__Task to carry out__
Rewrite the data from the line with "QR Code for" up to and including the line with "The Very Best Of, CD / Remastered Album Cd The", replacing "Apparel" with "Clothing" and keeping everything else the same. Leave the pictures out of your answer.

__Available data__
---+---
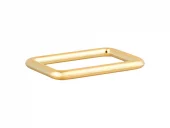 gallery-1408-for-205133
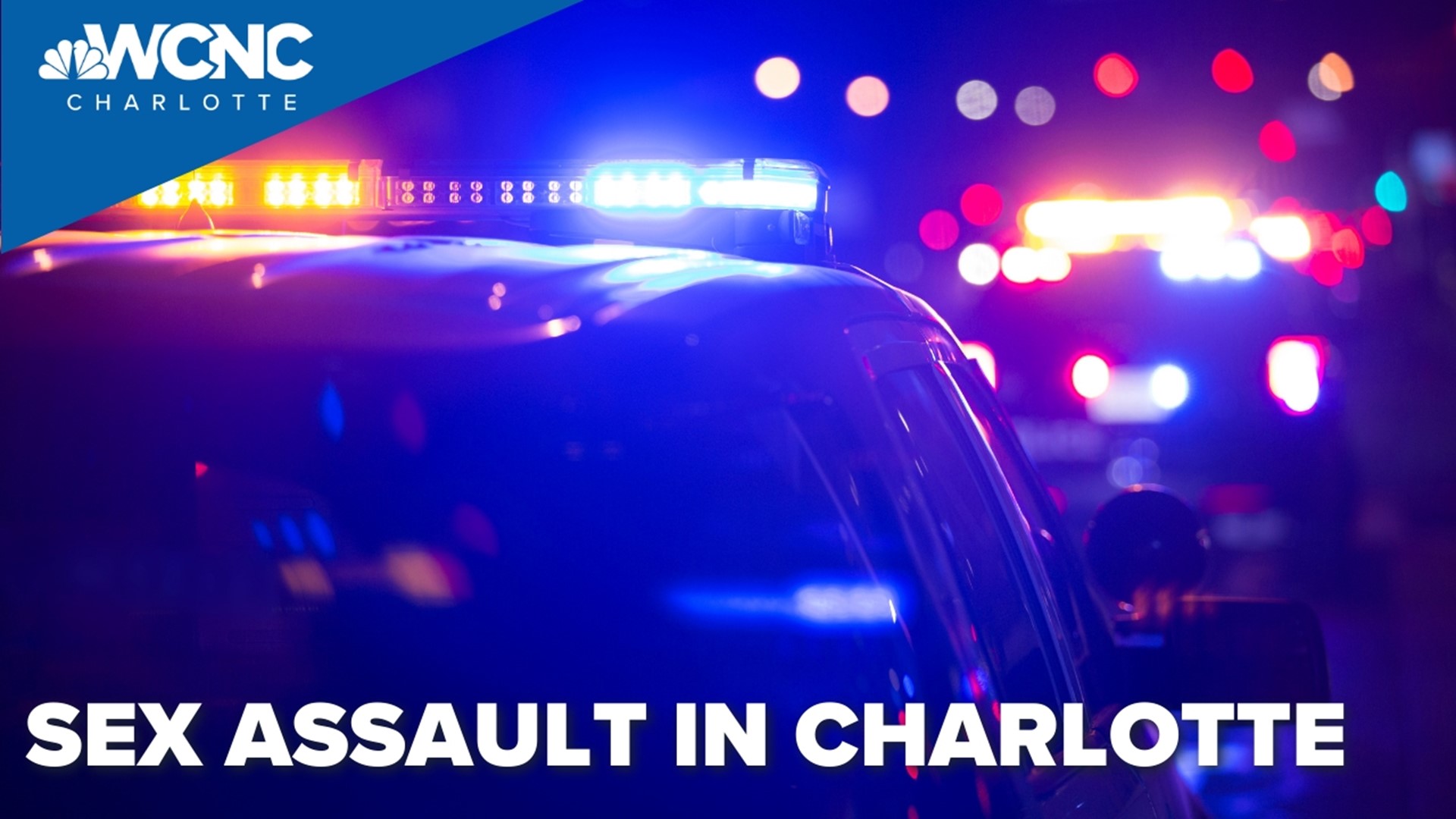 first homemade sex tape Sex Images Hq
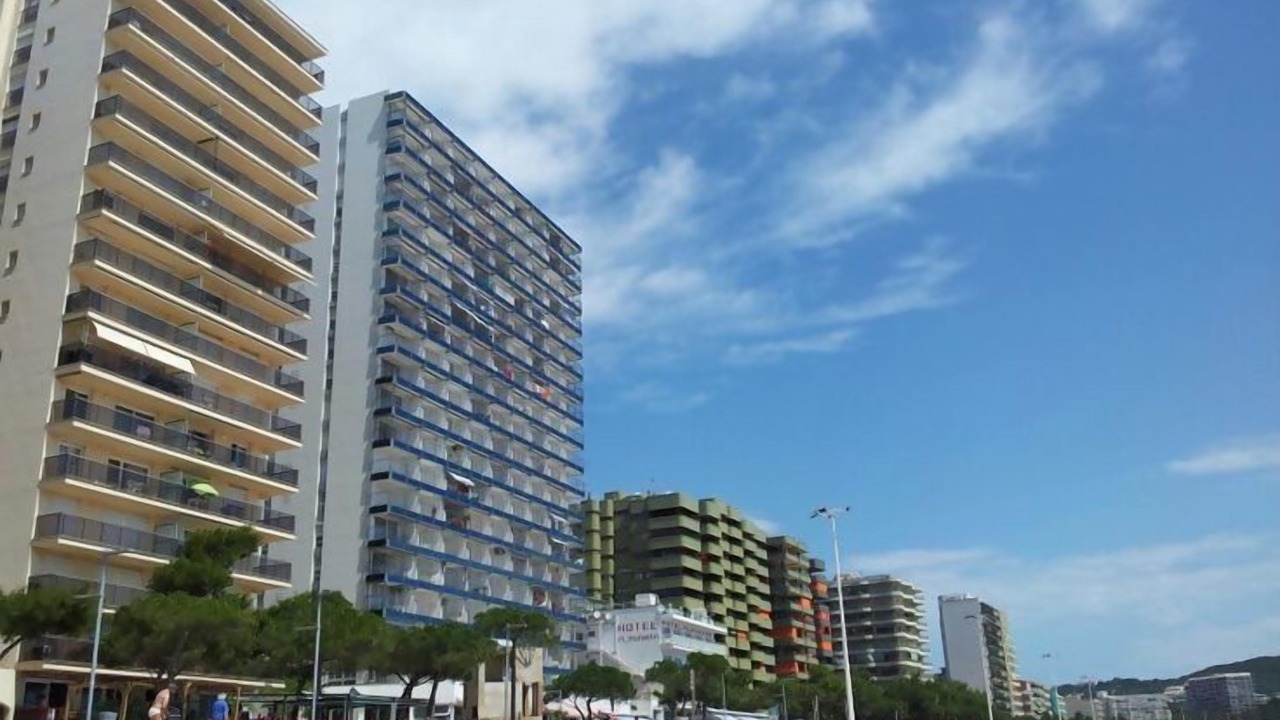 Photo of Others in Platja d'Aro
---+---
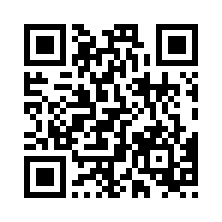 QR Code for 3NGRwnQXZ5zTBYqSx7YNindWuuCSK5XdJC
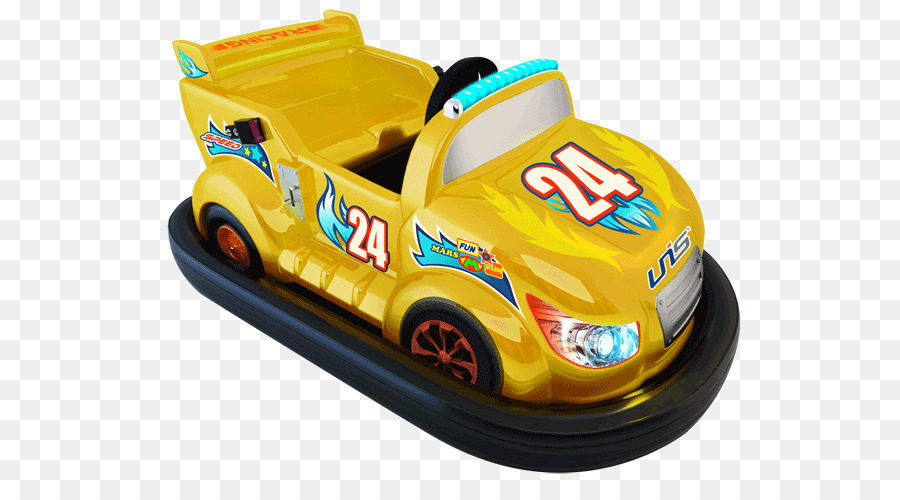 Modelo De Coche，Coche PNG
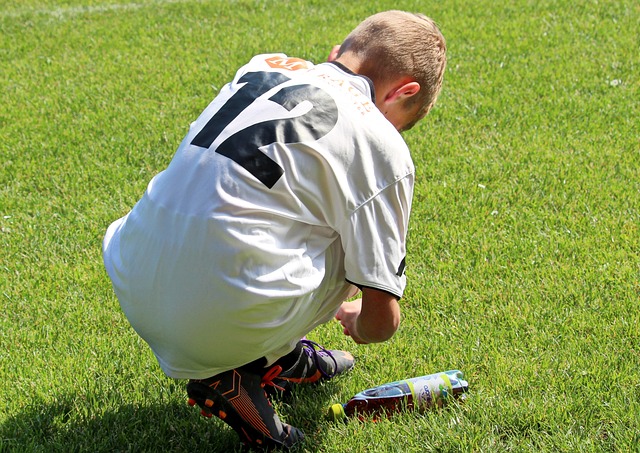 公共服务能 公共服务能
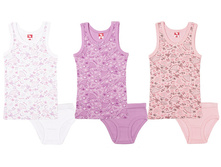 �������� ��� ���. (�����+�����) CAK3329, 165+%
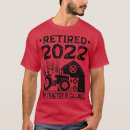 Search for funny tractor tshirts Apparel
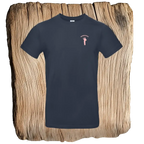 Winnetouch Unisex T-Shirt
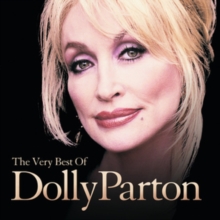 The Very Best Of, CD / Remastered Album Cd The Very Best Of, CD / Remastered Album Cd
---+---
__Result__
 QR Code for 3NGRwnQXZ5zTBYqSx7YNindWuuCSK5XdJC
 Modelo De Coche，Coche PNG
 公共服务能 公共服务能
 �������� ��� ���. (�����+�����) CAK3329, 165+%
 Search for funny tractor tshirts Clothing
 Winnetouch Unisex T-Shirt
 The Very Best Of, CD / Remastered Album Cd The Very Best Of, CD / Remastered Album Cd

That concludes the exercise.